[patch 2/3] fs: buffer_head writepage no zero

[Date Prev][Date Next][Thread Prev][Thread Next][Date Index][Thread Index]

 



When writing a page to filesystem, buffer.c zeroes out parts of the page past
i_size in an attempt to get zeroes into those blocks on disk, so as to honour
the requirement that an expanding truncate should zero-fill the file.

Unfortunately, this is racy. The reason we can get something other than
zeroes here is via an mmaped write to the block beyond i_size. Zeroing it
out before writepage narrows the window, but it is still possible to store
junk beyond i_size on disk, by storing into the page after writepage zeroes,
but before DMA (or copy) completes. This allows process A to break posix
semantics for process B (or even inadvertently for itsef).

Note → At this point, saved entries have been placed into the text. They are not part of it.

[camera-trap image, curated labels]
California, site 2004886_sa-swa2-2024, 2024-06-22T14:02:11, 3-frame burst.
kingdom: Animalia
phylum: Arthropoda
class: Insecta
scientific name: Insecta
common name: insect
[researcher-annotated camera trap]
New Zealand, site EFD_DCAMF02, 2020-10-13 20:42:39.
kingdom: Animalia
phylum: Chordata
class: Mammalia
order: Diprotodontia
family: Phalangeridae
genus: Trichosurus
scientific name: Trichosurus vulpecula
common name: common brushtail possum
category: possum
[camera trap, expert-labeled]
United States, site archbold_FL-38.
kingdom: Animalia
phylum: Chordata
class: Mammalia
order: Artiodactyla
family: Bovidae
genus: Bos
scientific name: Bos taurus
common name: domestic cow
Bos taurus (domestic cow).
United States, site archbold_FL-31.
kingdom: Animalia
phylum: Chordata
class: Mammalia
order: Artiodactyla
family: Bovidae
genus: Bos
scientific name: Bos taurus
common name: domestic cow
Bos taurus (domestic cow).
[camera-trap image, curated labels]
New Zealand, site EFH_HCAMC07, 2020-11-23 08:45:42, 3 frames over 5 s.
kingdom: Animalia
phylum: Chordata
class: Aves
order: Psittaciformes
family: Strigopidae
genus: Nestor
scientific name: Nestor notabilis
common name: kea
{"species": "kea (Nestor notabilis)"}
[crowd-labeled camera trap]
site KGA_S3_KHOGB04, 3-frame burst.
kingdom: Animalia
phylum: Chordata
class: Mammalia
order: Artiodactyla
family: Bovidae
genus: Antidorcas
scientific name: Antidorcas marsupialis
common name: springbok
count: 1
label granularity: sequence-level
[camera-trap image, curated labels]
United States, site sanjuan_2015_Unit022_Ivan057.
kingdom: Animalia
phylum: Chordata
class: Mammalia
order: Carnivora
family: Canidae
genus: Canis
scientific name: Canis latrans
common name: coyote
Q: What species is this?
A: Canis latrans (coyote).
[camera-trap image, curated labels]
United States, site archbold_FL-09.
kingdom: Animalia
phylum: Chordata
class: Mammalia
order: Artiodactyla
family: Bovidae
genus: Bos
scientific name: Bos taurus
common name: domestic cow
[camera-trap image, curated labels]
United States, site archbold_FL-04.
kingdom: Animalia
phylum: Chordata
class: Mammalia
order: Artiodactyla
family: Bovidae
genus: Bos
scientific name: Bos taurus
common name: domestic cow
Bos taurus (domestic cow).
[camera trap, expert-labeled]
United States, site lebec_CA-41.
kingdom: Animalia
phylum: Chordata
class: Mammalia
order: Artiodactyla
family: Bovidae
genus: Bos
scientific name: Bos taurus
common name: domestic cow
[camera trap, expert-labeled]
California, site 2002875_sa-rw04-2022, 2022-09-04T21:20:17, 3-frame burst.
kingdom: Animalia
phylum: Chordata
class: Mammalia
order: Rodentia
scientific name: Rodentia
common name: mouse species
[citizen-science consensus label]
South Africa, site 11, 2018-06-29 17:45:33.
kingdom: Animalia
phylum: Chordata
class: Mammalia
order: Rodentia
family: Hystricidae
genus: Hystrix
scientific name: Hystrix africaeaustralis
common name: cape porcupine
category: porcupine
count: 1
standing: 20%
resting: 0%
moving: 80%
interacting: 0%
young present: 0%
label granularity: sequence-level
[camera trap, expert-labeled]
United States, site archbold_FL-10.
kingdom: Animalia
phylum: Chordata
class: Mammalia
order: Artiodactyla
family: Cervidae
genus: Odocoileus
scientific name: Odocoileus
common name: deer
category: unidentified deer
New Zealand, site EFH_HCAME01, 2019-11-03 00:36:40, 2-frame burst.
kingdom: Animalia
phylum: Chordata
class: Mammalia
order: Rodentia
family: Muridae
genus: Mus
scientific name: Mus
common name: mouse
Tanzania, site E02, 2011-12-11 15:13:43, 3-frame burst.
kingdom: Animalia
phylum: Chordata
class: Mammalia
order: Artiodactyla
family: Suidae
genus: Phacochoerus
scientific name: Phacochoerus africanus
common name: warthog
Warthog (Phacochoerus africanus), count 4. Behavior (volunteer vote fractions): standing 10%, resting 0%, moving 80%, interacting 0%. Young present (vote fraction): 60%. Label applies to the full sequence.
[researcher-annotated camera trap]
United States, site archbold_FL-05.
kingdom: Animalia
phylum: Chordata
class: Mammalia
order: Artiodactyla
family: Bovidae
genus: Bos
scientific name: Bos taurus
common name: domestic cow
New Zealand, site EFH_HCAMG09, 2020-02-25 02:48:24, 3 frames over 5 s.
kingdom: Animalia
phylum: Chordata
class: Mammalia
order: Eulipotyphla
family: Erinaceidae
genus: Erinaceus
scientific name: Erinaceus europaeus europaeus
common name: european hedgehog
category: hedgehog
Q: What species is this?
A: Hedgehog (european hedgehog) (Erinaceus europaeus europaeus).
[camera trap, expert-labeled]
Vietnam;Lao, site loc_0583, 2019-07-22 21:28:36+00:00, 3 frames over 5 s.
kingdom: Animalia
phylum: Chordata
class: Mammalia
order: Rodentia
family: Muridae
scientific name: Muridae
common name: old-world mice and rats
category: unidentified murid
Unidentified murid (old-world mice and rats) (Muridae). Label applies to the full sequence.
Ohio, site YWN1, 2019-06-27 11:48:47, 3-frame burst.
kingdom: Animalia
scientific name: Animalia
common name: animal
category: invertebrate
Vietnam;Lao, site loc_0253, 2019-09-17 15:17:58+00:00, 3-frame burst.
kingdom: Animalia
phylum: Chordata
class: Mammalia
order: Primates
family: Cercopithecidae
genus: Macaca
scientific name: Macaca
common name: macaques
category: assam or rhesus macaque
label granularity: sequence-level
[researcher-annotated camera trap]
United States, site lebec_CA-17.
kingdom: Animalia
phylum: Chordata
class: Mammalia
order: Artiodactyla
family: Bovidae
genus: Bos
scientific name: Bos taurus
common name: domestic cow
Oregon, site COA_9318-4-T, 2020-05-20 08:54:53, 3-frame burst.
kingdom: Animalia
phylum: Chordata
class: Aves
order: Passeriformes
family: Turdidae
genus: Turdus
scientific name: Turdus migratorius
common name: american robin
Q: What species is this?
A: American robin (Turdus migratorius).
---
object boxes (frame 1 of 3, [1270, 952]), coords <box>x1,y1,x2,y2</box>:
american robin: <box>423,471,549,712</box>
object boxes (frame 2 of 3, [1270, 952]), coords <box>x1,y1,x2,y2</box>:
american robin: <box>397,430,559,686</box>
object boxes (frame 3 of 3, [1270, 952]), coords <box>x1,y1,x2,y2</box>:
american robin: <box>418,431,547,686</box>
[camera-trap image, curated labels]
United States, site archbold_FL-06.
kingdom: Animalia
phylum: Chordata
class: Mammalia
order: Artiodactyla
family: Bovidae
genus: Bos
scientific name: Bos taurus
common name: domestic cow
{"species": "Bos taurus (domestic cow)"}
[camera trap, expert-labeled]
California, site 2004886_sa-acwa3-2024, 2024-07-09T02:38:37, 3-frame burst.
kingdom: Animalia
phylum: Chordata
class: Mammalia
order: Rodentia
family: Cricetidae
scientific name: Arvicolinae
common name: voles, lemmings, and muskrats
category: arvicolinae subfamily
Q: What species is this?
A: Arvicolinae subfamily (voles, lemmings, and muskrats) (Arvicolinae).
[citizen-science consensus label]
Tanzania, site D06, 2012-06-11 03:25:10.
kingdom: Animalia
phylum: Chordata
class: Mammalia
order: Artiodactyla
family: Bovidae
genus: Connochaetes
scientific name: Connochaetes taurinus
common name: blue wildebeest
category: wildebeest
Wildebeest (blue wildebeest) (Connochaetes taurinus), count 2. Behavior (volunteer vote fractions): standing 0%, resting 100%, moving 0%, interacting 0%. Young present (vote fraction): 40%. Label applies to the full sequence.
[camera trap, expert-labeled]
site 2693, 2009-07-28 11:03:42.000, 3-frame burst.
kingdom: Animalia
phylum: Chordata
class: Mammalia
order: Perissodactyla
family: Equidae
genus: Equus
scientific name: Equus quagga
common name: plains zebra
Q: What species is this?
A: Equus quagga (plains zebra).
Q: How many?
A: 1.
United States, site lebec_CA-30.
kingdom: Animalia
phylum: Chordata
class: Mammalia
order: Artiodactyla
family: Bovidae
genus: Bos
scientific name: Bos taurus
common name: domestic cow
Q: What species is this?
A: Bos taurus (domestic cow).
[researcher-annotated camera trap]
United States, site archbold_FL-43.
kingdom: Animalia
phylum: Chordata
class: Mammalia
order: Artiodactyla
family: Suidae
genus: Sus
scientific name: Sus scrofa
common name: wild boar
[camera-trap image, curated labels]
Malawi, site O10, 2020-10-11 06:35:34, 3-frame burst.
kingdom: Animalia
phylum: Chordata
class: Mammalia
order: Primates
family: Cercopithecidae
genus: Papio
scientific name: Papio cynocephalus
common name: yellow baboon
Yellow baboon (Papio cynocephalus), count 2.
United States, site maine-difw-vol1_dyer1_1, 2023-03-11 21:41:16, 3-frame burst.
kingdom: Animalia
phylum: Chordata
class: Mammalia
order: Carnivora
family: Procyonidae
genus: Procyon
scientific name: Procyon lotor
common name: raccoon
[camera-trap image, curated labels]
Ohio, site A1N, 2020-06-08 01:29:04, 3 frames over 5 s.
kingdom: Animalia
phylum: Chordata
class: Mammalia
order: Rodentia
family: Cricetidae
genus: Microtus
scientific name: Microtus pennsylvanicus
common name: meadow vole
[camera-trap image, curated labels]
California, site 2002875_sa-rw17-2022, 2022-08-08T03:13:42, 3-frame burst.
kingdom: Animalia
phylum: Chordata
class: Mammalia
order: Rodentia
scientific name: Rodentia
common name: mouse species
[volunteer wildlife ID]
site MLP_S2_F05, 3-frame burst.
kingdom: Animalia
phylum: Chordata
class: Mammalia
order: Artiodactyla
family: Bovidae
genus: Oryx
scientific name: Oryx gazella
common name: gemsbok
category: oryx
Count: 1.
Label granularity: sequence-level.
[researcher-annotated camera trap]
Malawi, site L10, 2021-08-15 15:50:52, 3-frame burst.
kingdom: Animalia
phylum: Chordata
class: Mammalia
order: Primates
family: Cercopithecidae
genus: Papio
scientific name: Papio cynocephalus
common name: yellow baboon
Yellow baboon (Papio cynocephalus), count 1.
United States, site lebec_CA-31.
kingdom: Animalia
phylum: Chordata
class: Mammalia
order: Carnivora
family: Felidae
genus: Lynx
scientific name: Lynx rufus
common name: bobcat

It could also be possible that the filesystem has written data into the
block but not yet expanded the inode size when the system crashes for
some reason. Unless its journal reply / fsck process etc checks for this
condition, it could also cause subsequent breakage in semantics.

---
 fs/buffer.c      |   94 +++++++++++++++++++++++++------------------------------
 fs/ext2/inode.c  |   30 ++++++++++++++++-
 fs/mpage.c       |   13 +------
 mm/filemap_xip.c |   15 ++++----
 mm/truncate.c    |    1 
 5 files changed, 82 insertions(+), 71 deletions(-)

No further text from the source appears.